Red Kap
- Formerly: Central Overall Manufacturing
- Industry: Personal protective equipment
- Founded: 1923; 103 years ago
- Owner: Workwear Outfitters (2021-present)
- Website: www.redkap.com

= Red Kap =

American workwear company

Red Kap is an American workwear company headquartered in Nashville, Tennessee with production in Central American countries.
==History==
In 1923, Claude H. Williams, J.G. Hayes, William Wirt Harlin, Sr. and Alexander F. Harlin founded Central Overall Manufacturing, specializing in bib overalls for men and boys. In 1939, the name was changed to Red Kap, after Red Cap Smoking Tobacco.

In 1947, it shifted focus from retail and mail order markets to development of clothing that could withstand industrial washing. The company teamed up with a network of laundries to pick up, deliver, and supply fresh business uniforms.
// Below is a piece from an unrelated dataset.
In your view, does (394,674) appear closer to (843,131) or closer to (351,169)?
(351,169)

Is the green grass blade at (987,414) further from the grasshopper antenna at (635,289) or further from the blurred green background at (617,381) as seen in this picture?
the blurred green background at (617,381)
In the 1960s, it opened the industry's first apparel research and development laboratory, went public, and became a part of Blue Bell, Inc. In 1986, Red Kap was acquired by North Carolina–based VF Corporation (NYSE: VFC), making it the world's largest publicly held apparel company.

In the 1990s and 2000s, the brand provided apparel programs for major car companies like Ford, Honda and GM.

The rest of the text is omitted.